BTW: How does redistributing MPI/runtime work with all the choices you have?

For ex: with MS-MPI, Intel-MPI - wouldn't the user have to install these 
packages? [i.e you can't just copy them over to a folder and have mpiexec work 
- from what I can tell]

And how did you plan on installing MPICH - but make mpiexec from OpenMPI 
redistributable? Did you use OpeMPI from cygwin - or install it manually?

And presumably you don't want users installing cygwin.

Satish

On Sun, 28 Jun 2020, Satish Balay via petsc-users wrote:

> On Sun, 28 Jun 2020, Paolo Lampitella wrote:
> 
> > Dear PETSc users,
> > 
> > I’ve been an happy PETSc user since version 3.3, using it both under Ubuntu 
> > (from 14.04 up to 20.04) and CentOS (from 5 to 8).
> > 
> > I use it as an optional component for a parallel Fortran code (that, BTW, 
> > also uses metis) and, wherever allowed, I used to install myself MPI (both 
> > MPICH and OpenMPI) and PETSc on top of it without any trouble ever (besides 
> > being, myself, as dumb as one can be in this).
> > 
> > I did this on top of gnu compilers and, less extensively, intel compilers, 
> > both on a range of different systems (from virtual machines, to 
> > workstations to actual clusters).
> > 
> > So far so good.
> > 
> > Today I find myself in the need of deploying my application to Windows 10 
> > users, which means giving them a folder with all the executables and 
> > libraries to make them run in it, including the mpi runtime. Unfortunately, 
> > I also have to rely on free tools (can’t afford Intel for the moment).
> > 
> > To the best of my knowledge, considering also far from optimal solutions, 
> > my options would then be: Virtual machines and WSL1, Cygwin, MSYS2-MinGW64, 
> > Cross compiling with MinGW64 from within Linux, PGI + Visual Studio + 
> > Cygwin (not sure about this one)

REQUIRED TASKS:
1. Please quote the MPI thread, starting with "BTW: How does" and going on through "users installing cygwin.".
2. Answer these questions from the MPI thread:
(a) Since which version has Paolo Lampitella used PETSc?
(b) To users of which operating system does he need to deploy his application?
(c) What does Satish presume users won't want to install?
The lines have no connection to the MPI thread.

[Data drawn from a collection]
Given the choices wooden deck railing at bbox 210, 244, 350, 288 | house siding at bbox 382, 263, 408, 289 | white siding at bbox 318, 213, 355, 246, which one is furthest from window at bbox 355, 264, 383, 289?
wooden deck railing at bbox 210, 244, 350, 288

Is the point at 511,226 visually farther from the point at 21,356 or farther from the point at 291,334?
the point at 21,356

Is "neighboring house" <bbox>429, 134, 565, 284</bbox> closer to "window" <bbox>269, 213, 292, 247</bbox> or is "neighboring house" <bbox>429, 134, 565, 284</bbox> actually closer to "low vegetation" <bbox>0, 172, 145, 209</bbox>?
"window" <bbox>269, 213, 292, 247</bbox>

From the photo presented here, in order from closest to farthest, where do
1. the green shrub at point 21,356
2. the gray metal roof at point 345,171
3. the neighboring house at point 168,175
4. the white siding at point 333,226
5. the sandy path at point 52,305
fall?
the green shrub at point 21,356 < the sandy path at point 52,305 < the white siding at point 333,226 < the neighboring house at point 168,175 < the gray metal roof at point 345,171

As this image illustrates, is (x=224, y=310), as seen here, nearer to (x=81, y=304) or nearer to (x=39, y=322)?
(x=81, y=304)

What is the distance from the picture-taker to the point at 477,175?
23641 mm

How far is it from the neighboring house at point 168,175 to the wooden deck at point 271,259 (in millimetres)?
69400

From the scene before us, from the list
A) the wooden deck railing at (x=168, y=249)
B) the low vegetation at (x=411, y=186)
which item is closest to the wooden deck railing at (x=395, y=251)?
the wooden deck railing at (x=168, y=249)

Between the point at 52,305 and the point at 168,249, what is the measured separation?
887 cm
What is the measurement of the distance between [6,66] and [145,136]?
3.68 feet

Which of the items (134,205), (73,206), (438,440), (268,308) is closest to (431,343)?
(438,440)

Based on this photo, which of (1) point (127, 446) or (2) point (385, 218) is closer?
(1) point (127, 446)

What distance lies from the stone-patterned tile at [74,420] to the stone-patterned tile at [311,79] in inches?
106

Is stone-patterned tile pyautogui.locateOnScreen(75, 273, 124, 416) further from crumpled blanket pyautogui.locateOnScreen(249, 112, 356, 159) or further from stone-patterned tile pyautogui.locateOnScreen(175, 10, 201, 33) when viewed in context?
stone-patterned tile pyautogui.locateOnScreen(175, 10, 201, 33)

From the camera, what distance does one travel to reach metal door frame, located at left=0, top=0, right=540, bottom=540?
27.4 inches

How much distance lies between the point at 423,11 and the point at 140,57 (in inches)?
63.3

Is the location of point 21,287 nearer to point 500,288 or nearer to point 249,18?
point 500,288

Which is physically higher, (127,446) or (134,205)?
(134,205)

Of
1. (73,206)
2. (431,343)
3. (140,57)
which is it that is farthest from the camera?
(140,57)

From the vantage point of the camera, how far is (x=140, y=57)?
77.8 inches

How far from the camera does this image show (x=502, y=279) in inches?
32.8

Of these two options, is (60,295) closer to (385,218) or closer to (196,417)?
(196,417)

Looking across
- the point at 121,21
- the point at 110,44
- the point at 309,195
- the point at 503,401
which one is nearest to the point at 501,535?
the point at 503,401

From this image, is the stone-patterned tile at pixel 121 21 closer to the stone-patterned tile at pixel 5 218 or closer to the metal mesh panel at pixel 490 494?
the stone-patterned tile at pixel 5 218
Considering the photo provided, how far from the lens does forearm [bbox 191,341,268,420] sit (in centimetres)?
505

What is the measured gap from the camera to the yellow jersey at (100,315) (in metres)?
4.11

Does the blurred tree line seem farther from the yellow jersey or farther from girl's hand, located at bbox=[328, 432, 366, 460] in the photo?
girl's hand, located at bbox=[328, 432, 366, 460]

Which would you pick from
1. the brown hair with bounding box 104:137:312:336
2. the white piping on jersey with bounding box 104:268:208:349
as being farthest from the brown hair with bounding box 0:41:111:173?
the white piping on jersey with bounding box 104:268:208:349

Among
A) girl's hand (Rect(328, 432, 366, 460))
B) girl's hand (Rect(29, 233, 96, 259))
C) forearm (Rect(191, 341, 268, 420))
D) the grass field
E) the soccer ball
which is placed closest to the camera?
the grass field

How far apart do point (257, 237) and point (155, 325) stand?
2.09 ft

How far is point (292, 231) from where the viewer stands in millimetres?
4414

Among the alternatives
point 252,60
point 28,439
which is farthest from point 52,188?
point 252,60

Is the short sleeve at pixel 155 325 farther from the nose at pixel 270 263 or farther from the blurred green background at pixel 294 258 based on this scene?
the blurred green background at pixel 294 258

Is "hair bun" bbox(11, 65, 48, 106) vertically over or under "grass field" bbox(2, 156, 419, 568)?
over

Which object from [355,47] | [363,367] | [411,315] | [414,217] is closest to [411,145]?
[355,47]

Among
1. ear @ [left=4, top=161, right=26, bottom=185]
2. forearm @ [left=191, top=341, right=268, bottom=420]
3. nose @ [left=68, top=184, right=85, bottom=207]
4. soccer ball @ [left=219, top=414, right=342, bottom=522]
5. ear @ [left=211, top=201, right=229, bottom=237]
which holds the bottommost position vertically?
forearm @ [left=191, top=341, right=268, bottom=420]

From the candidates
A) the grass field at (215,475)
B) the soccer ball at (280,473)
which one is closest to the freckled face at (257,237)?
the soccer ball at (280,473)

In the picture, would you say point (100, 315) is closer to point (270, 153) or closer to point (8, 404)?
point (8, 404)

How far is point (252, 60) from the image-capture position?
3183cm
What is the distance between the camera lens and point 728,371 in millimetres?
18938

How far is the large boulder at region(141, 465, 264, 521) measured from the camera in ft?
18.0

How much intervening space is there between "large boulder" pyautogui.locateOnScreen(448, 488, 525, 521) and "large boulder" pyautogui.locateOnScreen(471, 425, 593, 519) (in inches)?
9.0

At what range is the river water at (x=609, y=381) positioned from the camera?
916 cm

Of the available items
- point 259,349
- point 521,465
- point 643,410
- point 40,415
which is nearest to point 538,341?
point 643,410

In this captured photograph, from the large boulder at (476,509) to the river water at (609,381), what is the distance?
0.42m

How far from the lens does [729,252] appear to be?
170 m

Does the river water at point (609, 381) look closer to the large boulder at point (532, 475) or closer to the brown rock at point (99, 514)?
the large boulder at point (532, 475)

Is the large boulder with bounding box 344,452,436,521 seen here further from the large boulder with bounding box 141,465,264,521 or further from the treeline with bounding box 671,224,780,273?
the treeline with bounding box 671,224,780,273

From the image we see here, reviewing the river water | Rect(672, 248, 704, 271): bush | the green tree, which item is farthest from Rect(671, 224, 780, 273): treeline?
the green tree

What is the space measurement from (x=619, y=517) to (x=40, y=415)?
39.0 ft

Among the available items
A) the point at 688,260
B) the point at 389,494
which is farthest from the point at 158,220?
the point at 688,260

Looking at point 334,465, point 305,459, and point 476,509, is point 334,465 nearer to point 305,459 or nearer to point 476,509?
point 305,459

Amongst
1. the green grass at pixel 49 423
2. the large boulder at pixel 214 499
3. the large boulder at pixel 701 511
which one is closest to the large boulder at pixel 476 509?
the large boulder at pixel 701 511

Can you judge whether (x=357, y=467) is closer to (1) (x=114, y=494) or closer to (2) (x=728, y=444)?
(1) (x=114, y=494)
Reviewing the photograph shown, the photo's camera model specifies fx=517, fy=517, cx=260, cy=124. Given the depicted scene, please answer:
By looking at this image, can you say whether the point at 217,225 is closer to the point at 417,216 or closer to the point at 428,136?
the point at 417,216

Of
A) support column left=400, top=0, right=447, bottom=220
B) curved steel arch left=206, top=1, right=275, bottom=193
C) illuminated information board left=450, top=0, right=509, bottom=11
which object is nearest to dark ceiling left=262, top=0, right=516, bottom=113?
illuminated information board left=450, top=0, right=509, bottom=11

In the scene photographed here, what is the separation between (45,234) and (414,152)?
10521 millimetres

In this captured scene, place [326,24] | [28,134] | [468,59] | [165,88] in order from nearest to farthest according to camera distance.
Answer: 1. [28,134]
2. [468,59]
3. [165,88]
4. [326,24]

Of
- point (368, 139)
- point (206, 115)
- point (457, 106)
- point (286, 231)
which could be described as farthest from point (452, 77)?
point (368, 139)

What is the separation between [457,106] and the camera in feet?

RESPONSES PER TASK:
1.
BTW: How does redistributing MPI/runtime work with all the choices you have?

For ex: with MS-MPI, Intel-MPI - wouldn't the user have to install these 
packages? [i.e you can't just copy them over to a folder and have mpiexec work 
- from what I can tell]

And how did you plan on installing MPICH - but make mpiexec from OpenMPI 
redistributable? Did you use OpeMPI from cygwin - or install it manually?

And presumably you don't want users installing cygwin.

2.
(a) Version 3.3
(b) Windows 10
(c) Cygwin